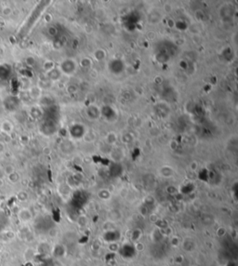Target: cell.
Listing matches in <instances>:
<instances>
[{
    "label": "cell",
    "mask_w": 238,
    "mask_h": 266,
    "mask_svg": "<svg viewBox=\"0 0 238 266\" xmlns=\"http://www.w3.org/2000/svg\"><path fill=\"white\" fill-rule=\"evenodd\" d=\"M109 249L110 250H113V251H115V250L118 249V247H117V245L115 243H112L110 245V247H109Z\"/></svg>",
    "instance_id": "obj_8"
},
{
    "label": "cell",
    "mask_w": 238,
    "mask_h": 266,
    "mask_svg": "<svg viewBox=\"0 0 238 266\" xmlns=\"http://www.w3.org/2000/svg\"><path fill=\"white\" fill-rule=\"evenodd\" d=\"M135 248H136V250H138V251H142V250H144L145 246H144V244L142 243V242H137V243L135 244Z\"/></svg>",
    "instance_id": "obj_6"
},
{
    "label": "cell",
    "mask_w": 238,
    "mask_h": 266,
    "mask_svg": "<svg viewBox=\"0 0 238 266\" xmlns=\"http://www.w3.org/2000/svg\"><path fill=\"white\" fill-rule=\"evenodd\" d=\"M14 171H15V170H14V167H13V166H11V165L6 166V167L4 169V172H5L7 175H8V176H9V174L13 173Z\"/></svg>",
    "instance_id": "obj_5"
},
{
    "label": "cell",
    "mask_w": 238,
    "mask_h": 266,
    "mask_svg": "<svg viewBox=\"0 0 238 266\" xmlns=\"http://www.w3.org/2000/svg\"><path fill=\"white\" fill-rule=\"evenodd\" d=\"M3 151H4V145H3V143L0 142V153H2Z\"/></svg>",
    "instance_id": "obj_10"
},
{
    "label": "cell",
    "mask_w": 238,
    "mask_h": 266,
    "mask_svg": "<svg viewBox=\"0 0 238 266\" xmlns=\"http://www.w3.org/2000/svg\"><path fill=\"white\" fill-rule=\"evenodd\" d=\"M18 218L23 222L29 221L32 219V213L28 208H23L19 211Z\"/></svg>",
    "instance_id": "obj_1"
},
{
    "label": "cell",
    "mask_w": 238,
    "mask_h": 266,
    "mask_svg": "<svg viewBox=\"0 0 238 266\" xmlns=\"http://www.w3.org/2000/svg\"><path fill=\"white\" fill-rule=\"evenodd\" d=\"M17 197H18V199H20V201H24L27 199V194L25 192H20Z\"/></svg>",
    "instance_id": "obj_7"
},
{
    "label": "cell",
    "mask_w": 238,
    "mask_h": 266,
    "mask_svg": "<svg viewBox=\"0 0 238 266\" xmlns=\"http://www.w3.org/2000/svg\"><path fill=\"white\" fill-rule=\"evenodd\" d=\"M195 167H196V163H193L192 164V170H195Z\"/></svg>",
    "instance_id": "obj_11"
},
{
    "label": "cell",
    "mask_w": 238,
    "mask_h": 266,
    "mask_svg": "<svg viewBox=\"0 0 238 266\" xmlns=\"http://www.w3.org/2000/svg\"><path fill=\"white\" fill-rule=\"evenodd\" d=\"M183 261V256H180V257H177V258H176V262H177L178 263H179V262L180 263Z\"/></svg>",
    "instance_id": "obj_9"
},
{
    "label": "cell",
    "mask_w": 238,
    "mask_h": 266,
    "mask_svg": "<svg viewBox=\"0 0 238 266\" xmlns=\"http://www.w3.org/2000/svg\"><path fill=\"white\" fill-rule=\"evenodd\" d=\"M8 178H9V180L10 181V183H16L17 181L20 180L19 174L16 173L15 171H14L13 173H11V174H9V176H8Z\"/></svg>",
    "instance_id": "obj_3"
},
{
    "label": "cell",
    "mask_w": 238,
    "mask_h": 266,
    "mask_svg": "<svg viewBox=\"0 0 238 266\" xmlns=\"http://www.w3.org/2000/svg\"><path fill=\"white\" fill-rule=\"evenodd\" d=\"M1 129H2V131L3 132H6V133H9L11 130H12V126L9 122L8 121H5L2 123L1 125Z\"/></svg>",
    "instance_id": "obj_2"
},
{
    "label": "cell",
    "mask_w": 238,
    "mask_h": 266,
    "mask_svg": "<svg viewBox=\"0 0 238 266\" xmlns=\"http://www.w3.org/2000/svg\"><path fill=\"white\" fill-rule=\"evenodd\" d=\"M1 13H2V15H4V16H9L10 14L12 13V10H11L10 7L5 6L3 8V10H2V11H1Z\"/></svg>",
    "instance_id": "obj_4"
}]
</instances>
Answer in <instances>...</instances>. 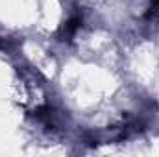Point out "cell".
I'll list each match as a JSON object with an SVG mask.
<instances>
[{
    "mask_svg": "<svg viewBox=\"0 0 159 157\" xmlns=\"http://www.w3.org/2000/svg\"><path fill=\"white\" fill-rule=\"evenodd\" d=\"M159 7V0H152V11H156Z\"/></svg>",
    "mask_w": 159,
    "mask_h": 157,
    "instance_id": "6da1fadb",
    "label": "cell"
}]
</instances>
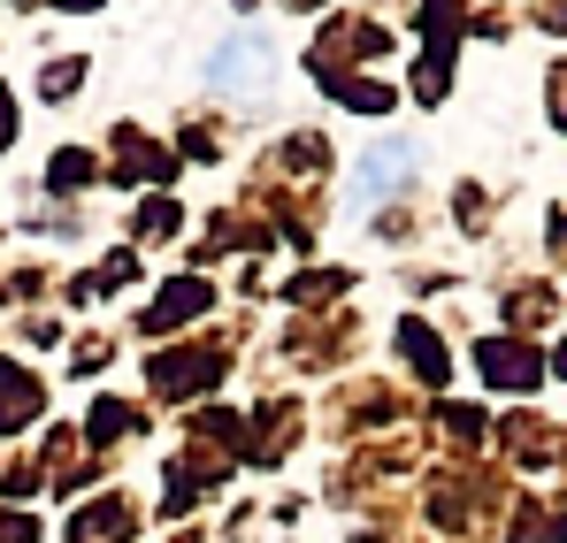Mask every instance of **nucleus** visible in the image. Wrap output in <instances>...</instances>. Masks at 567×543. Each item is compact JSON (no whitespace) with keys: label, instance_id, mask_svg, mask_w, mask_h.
I'll return each mask as SVG.
<instances>
[{"label":"nucleus","instance_id":"nucleus-1","mask_svg":"<svg viewBox=\"0 0 567 543\" xmlns=\"http://www.w3.org/2000/svg\"><path fill=\"white\" fill-rule=\"evenodd\" d=\"M406 184H414V146H406V138H383V146H369V154H361V177H353V207H377V199L406 191Z\"/></svg>","mask_w":567,"mask_h":543},{"label":"nucleus","instance_id":"nucleus-2","mask_svg":"<svg viewBox=\"0 0 567 543\" xmlns=\"http://www.w3.org/2000/svg\"><path fill=\"white\" fill-rule=\"evenodd\" d=\"M269 70H277L269 39H230V46H215V54H207V85H223V92L269 85Z\"/></svg>","mask_w":567,"mask_h":543},{"label":"nucleus","instance_id":"nucleus-3","mask_svg":"<svg viewBox=\"0 0 567 543\" xmlns=\"http://www.w3.org/2000/svg\"><path fill=\"white\" fill-rule=\"evenodd\" d=\"M483 375L491 383H506V390H537V375H545V361H529V345H483Z\"/></svg>","mask_w":567,"mask_h":543},{"label":"nucleus","instance_id":"nucleus-4","mask_svg":"<svg viewBox=\"0 0 567 543\" xmlns=\"http://www.w3.org/2000/svg\"><path fill=\"white\" fill-rule=\"evenodd\" d=\"M199 306H207V283H169V299H162L146 322H154V330H169V322H185V314H199Z\"/></svg>","mask_w":567,"mask_h":543},{"label":"nucleus","instance_id":"nucleus-5","mask_svg":"<svg viewBox=\"0 0 567 543\" xmlns=\"http://www.w3.org/2000/svg\"><path fill=\"white\" fill-rule=\"evenodd\" d=\"M31 406H39V390H31V383H23L16 367H0V429H16V421H23Z\"/></svg>","mask_w":567,"mask_h":543},{"label":"nucleus","instance_id":"nucleus-6","mask_svg":"<svg viewBox=\"0 0 567 543\" xmlns=\"http://www.w3.org/2000/svg\"><path fill=\"white\" fill-rule=\"evenodd\" d=\"M399 345L414 353V367H422V375H445V353L430 345V330H422V322H406V330H399Z\"/></svg>","mask_w":567,"mask_h":543},{"label":"nucleus","instance_id":"nucleus-7","mask_svg":"<svg viewBox=\"0 0 567 543\" xmlns=\"http://www.w3.org/2000/svg\"><path fill=\"white\" fill-rule=\"evenodd\" d=\"M85 169H93L85 154H62V161H54V184H85Z\"/></svg>","mask_w":567,"mask_h":543},{"label":"nucleus","instance_id":"nucleus-8","mask_svg":"<svg viewBox=\"0 0 567 543\" xmlns=\"http://www.w3.org/2000/svg\"><path fill=\"white\" fill-rule=\"evenodd\" d=\"M8 130H16V115H8V100H0V146H8Z\"/></svg>","mask_w":567,"mask_h":543},{"label":"nucleus","instance_id":"nucleus-9","mask_svg":"<svg viewBox=\"0 0 567 543\" xmlns=\"http://www.w3.org/2000/svg\"><path fill=\"white\" fill-rule=\"evenodd\" d=\"M560 375H567V345H560Z\"/></svg>","mask_w":567,"mask_h":543}]
</instances>
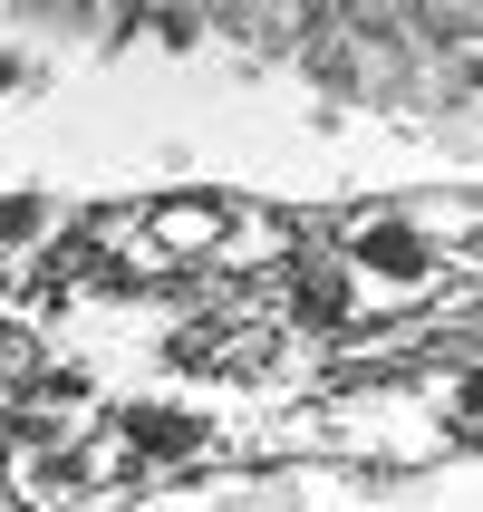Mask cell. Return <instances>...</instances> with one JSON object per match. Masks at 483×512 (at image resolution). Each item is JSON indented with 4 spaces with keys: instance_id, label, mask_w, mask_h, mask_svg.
<instances>
[]
</instances>
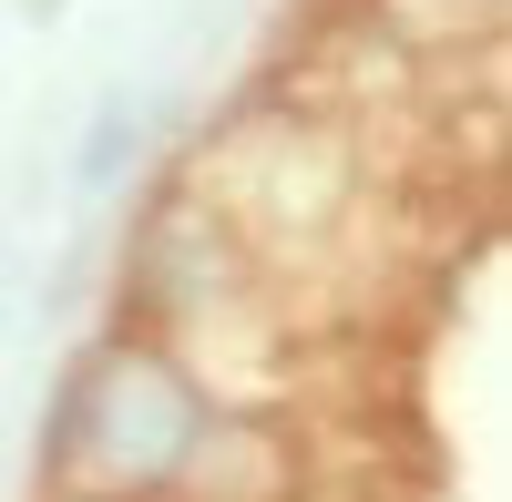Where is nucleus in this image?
<instances>
[{
    "mask_svg": "<svg viewBox=\"0 0 512 502\" xmlns=\"http://www.w3.org/2000/svg\"><path fill=\"white\" fill-rule=\"evenodd\" d=\"M205 421L216 390L175 359V339L123 328L62 380V410L41 421V482H62V502H175Z\"/></svg>",
    "mask_w": 512,
    "mask_h": 502,
    "instance_id": "obj_1",
    "label": "nucleus"
},
{
    "mask_svg": "<svg viewBox=\"0 0 512 502\" xmlns=\"http://www.w3.org/2000/svg\"><path fill=\"white\" fill-rule=\"evenodd\" d=\"M175 502H297V451H287V431L267 421V410H226V400H216V421H205Z\"/></svg>",
    "mask_w": 512,
    "mask_h": 502,
    "instance_id": "obj_2",
    "label": "nucleus"
},
{
    "mask_svg": "<svg viewBox=\"0 0 512 502\" xmlns=\"http://www.w3.org/2000/svg\"><path fill=\"white\" fill-rule=\"evenodd\" d=\"M123 123H134V103H113L93 123V154H82V185H113V164H123Z\"/></svg>",
    "mask_w": 512,
    "mask_h": 502,
    "instance_id": "obj_3",
    "label": "nucleus"
}]
</instances>
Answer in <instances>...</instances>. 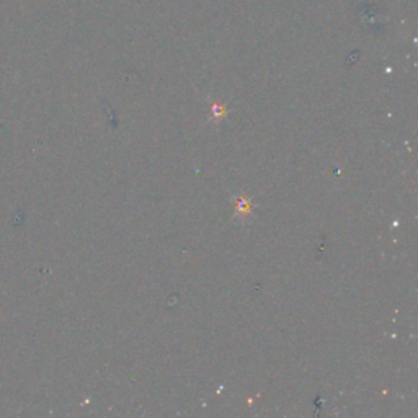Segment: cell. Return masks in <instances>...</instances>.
<instances>
[{
    "label": "cell",
    "mask_w": 418,
    "mask_h": 418,
    "mask_svg": "<svg viewBox=\"0 0 418 418\" xmlns=\"http://www.w3.org/2000/svg\"><path fill=\"white\" fill-rule=\"evenodd\" d=\"M251 212V201L247 198H237L235 201V215L237 216H249Z\"/></svg>",
    "instance_id": "obj_1"
},
{
    "label": "cell",
    "mask_w": 418,
    "mask_h": 418,
    "mask_svg": "<svg viewBox=\"0 0 418 418\" xmlns=\"http://www.w3.org/2000/svg\"><path fill=\"white\" fill-rule=\"evenodd\" d=\"M211 110H212V118H215V120H221V118L226 116V107H224V104H221V103L212 104Z\"/></svg>",
    "instance_id": "obj_2"
}]
</instances>
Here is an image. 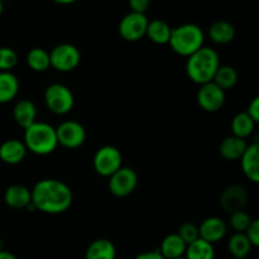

____

▶ Set problem
Copy the items exactly as they appear, from their first line through the line containing "171H15V170H14V167H13V166H11V165L6 166V167L4 169V172H5L7", and include that line. Leave the pictures out.

▶ Solution to the problem
Target: cell.
Listing matches in <instances>:
<instances>
[{
    "label": "cell",
    "mask_w": 238,
    "mask_h": 266,
    "mask_svg": "<svg viewBox=\"0 0 238 266\" xmlns=\"http://www.w3.org/2000/svg\"><path fill=\"white\" fill-rule=\"evenodd\" d=\"M109 249L110 250H113V251H115V250L118 249V247H117V245L115 243H112L110 245V247H109Z\"/></svg>",
    "instance_id": "obj_8"
},
{
    "label": "cell",
    "mask_w": 238,
    "mask_h": 266,
    "mask_svg": "<svg viewBox=\"0 0 238 266\" xmlns=\"http://www.w3.org/2000/svg\"><path fill=\"white\" fill-rule=\"evenodd\" d=\"M135 248H136V250H138V251H142V250H144L145 246H144V244L142 243V242H137V243L135 244Z\"/></svg>",
    "instance_id": "obj_6"
},
{
    "label": "cell",
    "mask_w": 238,
    "mask_h": 266,
    "mask_svg": "<svg viewBox=\"0 0 238 266\" xmlns=\"http://www.w3.org/2000/svg\"><path fill=\"white\" fill-rule=\"evenodd\" d=\"M14 171H15V170H14V167H13V166H11V165L6 166V167L4 169V172H5L7 175H8V176H9V174L13 173Z\"/></svg>",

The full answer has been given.